CORRESP 1 filename1.htm

 

GRAPHIC

600 Travis, Suite 4200

Houston, Texas 77002

713.220.4200 Phone

713.220.4285 Fax

andrewskurth.com

 

George J. Vlahakos

(713) 220-4351 Direct

(713) 238-7121 Fax

georgevlahakos@andrewskurth.com

 

October 11, 2013

 

BY EDGAR

 

Securities and Exchange Commission
100 F. Street, N.E.
Washington, D.C.  20549

 

Re:                              Legacy Reserves LP and Legacy Reserves Finance Corporation
Registration Statement on Form S-4

 

Ladies and Gentlemen:

 

On behalf of Legacy Reserves LP and Legacy Reserves Finance Corporation (the “Companies”), we transmit herewith for filing in accordance with the Securities Act of 1933, as amended, the Companies’ Registration Statement on Form S-4 (the “Registration Statement”).

 

The securities covered by the Registration Statement will be issued in an exchange offer to be conducted by the Companies.  Attached is a letter from the Companies indicating its reliance on the no-action letters issued to Exxon Capital Holdings Corporation (publicly available May 13, 1988), Morgan Stanley & Co. Incorporated (publicly available June 5, 1991) and Shearman & Sterling (publicly available July 2, 1993).

■ Listed entries:

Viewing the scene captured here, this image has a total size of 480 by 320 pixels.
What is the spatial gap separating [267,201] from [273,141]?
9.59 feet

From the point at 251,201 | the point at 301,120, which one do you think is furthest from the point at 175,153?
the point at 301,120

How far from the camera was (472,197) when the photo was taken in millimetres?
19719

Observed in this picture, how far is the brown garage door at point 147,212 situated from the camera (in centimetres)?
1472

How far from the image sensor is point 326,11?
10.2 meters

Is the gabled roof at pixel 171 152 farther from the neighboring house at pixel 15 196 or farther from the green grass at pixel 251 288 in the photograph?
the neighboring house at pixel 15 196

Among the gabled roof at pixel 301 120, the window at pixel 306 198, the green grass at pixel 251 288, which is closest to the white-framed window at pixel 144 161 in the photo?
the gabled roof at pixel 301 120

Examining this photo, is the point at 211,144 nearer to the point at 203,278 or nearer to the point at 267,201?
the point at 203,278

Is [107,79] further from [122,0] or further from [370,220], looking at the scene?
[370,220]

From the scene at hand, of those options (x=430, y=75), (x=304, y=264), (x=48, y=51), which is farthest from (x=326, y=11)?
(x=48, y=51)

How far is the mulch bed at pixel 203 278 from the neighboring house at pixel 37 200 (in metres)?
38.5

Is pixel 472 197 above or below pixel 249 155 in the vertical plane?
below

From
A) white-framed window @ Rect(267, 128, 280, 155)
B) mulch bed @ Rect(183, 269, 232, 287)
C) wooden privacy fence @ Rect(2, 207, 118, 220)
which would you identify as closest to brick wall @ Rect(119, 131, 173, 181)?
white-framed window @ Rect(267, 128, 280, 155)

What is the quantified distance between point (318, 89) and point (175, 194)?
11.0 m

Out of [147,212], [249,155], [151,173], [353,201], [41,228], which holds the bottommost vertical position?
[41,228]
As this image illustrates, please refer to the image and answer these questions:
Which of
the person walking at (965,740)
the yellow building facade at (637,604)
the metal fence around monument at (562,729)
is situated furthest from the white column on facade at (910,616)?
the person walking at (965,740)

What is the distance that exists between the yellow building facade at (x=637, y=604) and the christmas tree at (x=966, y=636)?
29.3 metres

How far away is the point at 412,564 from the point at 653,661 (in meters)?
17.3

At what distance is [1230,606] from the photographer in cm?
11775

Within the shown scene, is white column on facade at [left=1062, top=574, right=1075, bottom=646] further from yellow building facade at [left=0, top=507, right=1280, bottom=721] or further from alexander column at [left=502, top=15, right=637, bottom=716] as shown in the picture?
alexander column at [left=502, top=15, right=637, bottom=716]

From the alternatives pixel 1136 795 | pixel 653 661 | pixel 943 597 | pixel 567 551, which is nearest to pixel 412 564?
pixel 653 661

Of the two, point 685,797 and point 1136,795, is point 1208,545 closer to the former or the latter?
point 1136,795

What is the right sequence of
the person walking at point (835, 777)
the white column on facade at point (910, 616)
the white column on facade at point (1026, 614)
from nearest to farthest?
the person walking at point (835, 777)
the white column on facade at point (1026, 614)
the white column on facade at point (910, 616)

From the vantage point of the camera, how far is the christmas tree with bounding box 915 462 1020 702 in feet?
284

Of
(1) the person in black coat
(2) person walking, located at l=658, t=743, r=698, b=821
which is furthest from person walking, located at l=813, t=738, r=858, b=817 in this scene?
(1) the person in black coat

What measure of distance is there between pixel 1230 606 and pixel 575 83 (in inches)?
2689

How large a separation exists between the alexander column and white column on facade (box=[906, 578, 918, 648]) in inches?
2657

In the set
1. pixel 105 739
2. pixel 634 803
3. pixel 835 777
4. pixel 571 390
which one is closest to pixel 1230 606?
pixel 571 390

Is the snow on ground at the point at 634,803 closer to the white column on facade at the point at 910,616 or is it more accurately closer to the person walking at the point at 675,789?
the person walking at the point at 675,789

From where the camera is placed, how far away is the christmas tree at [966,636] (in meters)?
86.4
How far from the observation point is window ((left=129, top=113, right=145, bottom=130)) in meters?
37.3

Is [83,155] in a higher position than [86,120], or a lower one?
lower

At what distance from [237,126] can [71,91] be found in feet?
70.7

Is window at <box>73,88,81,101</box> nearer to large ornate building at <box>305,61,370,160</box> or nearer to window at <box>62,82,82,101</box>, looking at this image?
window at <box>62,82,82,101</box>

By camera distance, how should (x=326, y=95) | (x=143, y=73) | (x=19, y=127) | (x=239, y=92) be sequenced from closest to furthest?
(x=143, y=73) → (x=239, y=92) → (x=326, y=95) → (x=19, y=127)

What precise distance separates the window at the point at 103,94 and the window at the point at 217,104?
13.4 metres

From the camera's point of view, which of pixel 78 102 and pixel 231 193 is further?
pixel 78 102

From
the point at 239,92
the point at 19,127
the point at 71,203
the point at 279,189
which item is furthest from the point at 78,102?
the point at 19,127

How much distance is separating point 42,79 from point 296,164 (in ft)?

■ Aim: Reproduce the cover letter word for word, starting with "Re:                              Legacy Reserves" and going on through "available July 2, 1993).". The rows are not required for this work.

■ Correct response:
Re:                              Legacy Reserves LP and Legacy Reserves Finance Corporation
Registration Statement on Form S-4

 

Ladies and Gentlemen:

 

On behalf of Legacy Reserves LP and Legacy Reserves Finance Corporation (the “Companies”), we transmit herewith for filing in accordance with the Securities Act of 1933, as amended, the Companies’ Registration Statement on Form S-4 (the “Registration Statement”).

 

The securities covered by the Registration Statement will be issued in an exchange offer to be conducted by the Companies.  Attached is a letter from the Companies indicating its reliance on the no-action letters issued to Exxon Capital Holdings Corporation (publicly available May 13, 1988), Morgan Stanley & Co. Incorporated (publicly available June 5, 1991) and Shearman & Sterling (publicly available July 2, 1993).